### [Provided text]

* * * * *

Unfortunately, swordfish is one of five species with the most mercury, according to the June 2009 Consumer Reports On Health newsletter, which recommends that pregnant women and children should not consume it. The rest of us "can probably consume very occasionally."

Consumer Reports bases its conclusions on data from the Environmental Protection Agency and the Food and Drug Administration. The other four species with the highest level of mercury are king mackerel, shark, tilefish and fresh tuna.

The sunnier side of breakfast


For a change of pace, me and my wife enjoyed a rib-sticking Jamaican breakfast today at Mac West Indian Restaurant on Central Avenue, just a few blocks from Hackensack City Hall. It's now past noon and I'm still pleasantly full.

I had sauteed cabbage and saltfish (salted cod) with boiled green bananas and sweet plantains. My wife had liver in gravy with the same side dishes. My dumpling was boiled (dough, water and salt), hers was fried (dough, water and a little sugar). We also shared a bowl of collaloo and saltfish, which I should have chosen for my entree, because the leafy green contained more fish than the cabbage did.

Unfortunately, the restaurant didn't have ackee (a bland fruit) for the breakfast often called Jamaica's national dish, ackee and saltfish. It also was out of breadfruit, which is baked and then steamed or fried.

Each breakfast was $7, plus $1 for a small pot of coffee or herbal mint tea. The bowl of collaloo was $4.50. Even though I visited Jamaica in August, the all-inclusive RIU Montego Bay Hotel's limited menu of native dishes left me yearning for more. Today's breakfast really hit the spot.

Wednesday, September 16, 2009

Great fish section


H Mart in Little Ferry had more than 20 different kinds of whole fish on ice when I visited last night, casting my net for a wholesome dinner.

I picked a two and a half pound fluke ($4.99 a pound) covered in ice and asked the fish monger to clean it and cut it into steaks. Fluke is delicious raw as well as cooked. I've enjoyed fluke shashimi many times as an alternative to tuna, which can have a lot of mercury in it.

I poached my fluke steaks, head and tail in sake, fish sauce, sesame oil, mirin, soy sauce and garlic for 15 to 20 minutes, and served it with steamed rice and okra with diced tomatoes, onion and garlic.

H Mart in Little Ferry also offers fillets from six or seven kinds of fish and although I have usually found them to be fresh, ocean perch fillets I bought last week had seen better days. They cooked up OK, but I will be sticking with whole fish from now on, and if I want fillets, ask the fish monger to cut them from a whole fish.

* * * * *

### [Extracted material]

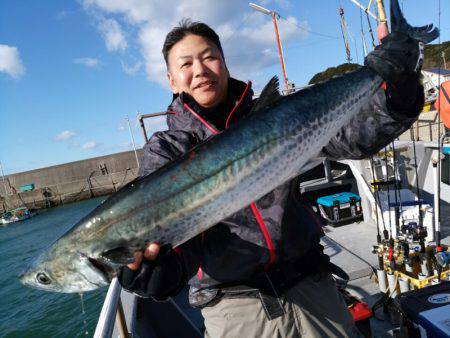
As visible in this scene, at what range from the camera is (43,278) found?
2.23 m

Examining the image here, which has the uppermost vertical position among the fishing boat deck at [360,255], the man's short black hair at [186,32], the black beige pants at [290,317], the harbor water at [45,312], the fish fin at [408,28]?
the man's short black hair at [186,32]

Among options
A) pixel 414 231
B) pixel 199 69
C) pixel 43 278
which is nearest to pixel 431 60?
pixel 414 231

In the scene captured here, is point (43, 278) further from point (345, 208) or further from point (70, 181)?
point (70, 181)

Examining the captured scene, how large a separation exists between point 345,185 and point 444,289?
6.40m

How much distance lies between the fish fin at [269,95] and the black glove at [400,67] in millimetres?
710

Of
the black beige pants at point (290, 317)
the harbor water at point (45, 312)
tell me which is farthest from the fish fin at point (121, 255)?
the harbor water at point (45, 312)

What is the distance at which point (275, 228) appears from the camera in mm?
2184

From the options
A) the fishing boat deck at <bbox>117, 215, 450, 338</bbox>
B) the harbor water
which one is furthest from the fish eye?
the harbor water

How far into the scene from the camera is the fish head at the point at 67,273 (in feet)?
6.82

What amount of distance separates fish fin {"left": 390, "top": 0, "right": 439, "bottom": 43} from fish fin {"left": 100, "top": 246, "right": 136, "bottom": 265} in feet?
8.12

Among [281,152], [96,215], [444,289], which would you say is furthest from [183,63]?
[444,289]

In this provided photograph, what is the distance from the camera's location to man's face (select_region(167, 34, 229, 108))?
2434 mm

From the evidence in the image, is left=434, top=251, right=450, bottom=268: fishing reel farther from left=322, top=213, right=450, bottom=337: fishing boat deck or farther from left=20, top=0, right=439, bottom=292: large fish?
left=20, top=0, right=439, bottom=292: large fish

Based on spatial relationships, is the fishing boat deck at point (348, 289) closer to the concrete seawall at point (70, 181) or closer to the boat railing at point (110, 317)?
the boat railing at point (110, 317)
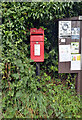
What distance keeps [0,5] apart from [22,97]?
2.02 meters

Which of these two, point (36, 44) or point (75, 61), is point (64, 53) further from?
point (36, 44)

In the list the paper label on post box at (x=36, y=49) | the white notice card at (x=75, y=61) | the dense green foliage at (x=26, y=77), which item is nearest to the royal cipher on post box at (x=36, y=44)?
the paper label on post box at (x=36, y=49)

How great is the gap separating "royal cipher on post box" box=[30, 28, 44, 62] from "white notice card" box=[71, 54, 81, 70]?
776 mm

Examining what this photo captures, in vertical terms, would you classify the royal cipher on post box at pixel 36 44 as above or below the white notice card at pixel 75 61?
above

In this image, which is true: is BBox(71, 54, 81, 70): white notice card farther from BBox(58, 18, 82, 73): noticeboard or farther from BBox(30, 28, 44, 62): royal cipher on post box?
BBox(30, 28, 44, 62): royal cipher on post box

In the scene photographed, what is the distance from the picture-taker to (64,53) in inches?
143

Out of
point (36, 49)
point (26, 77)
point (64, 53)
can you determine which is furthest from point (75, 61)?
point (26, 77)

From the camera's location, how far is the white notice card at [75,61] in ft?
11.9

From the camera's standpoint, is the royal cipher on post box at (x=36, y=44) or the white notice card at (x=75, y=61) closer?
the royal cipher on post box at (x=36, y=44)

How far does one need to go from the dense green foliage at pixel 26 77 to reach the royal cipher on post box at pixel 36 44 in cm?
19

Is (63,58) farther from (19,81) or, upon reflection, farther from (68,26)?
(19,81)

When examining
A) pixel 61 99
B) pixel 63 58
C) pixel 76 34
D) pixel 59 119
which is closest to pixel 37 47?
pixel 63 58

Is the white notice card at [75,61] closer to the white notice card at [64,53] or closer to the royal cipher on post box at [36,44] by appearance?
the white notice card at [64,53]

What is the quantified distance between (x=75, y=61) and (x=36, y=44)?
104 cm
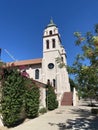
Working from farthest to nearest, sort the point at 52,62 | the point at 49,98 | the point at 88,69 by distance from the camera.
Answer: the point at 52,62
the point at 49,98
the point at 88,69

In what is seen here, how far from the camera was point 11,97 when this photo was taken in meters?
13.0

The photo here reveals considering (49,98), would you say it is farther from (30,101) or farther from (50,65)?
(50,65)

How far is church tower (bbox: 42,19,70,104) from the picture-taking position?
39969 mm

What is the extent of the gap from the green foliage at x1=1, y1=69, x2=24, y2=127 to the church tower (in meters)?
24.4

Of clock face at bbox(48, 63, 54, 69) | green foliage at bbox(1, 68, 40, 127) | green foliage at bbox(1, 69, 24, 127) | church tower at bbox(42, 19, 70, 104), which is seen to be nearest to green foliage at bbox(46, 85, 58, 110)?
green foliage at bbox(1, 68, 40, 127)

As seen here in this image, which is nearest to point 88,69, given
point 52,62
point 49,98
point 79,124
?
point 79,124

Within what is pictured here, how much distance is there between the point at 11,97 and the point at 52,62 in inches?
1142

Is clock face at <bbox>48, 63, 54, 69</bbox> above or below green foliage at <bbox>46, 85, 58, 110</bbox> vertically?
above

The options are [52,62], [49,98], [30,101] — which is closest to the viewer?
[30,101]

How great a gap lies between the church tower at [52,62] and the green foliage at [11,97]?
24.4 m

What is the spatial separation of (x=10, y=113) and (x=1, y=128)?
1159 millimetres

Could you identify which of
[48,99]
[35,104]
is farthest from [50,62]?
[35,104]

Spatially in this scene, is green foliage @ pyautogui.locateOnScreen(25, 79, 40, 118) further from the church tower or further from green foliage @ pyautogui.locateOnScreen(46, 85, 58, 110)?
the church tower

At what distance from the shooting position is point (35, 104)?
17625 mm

* * * * *

### [Problem A]
According to the food blog, which four species share the highest mercury levels with swordfish?
### [Problem B]
Please explain in one to three sentences why the food blog's writer plans to stick with whole fish at H Mart in Little Ferry.

### [Worked solution A]
King mackerel, shark, tilefish and fresh tuna.

### [Worked solution B]
The ocean perch fillets bought there the week before had seen better days, even though the fillets had usually been fresh. They cooked up OK, but from now on the writer will buy whole fish and, when fillets are wanted, ask the fish monger to cut them from a whole fish.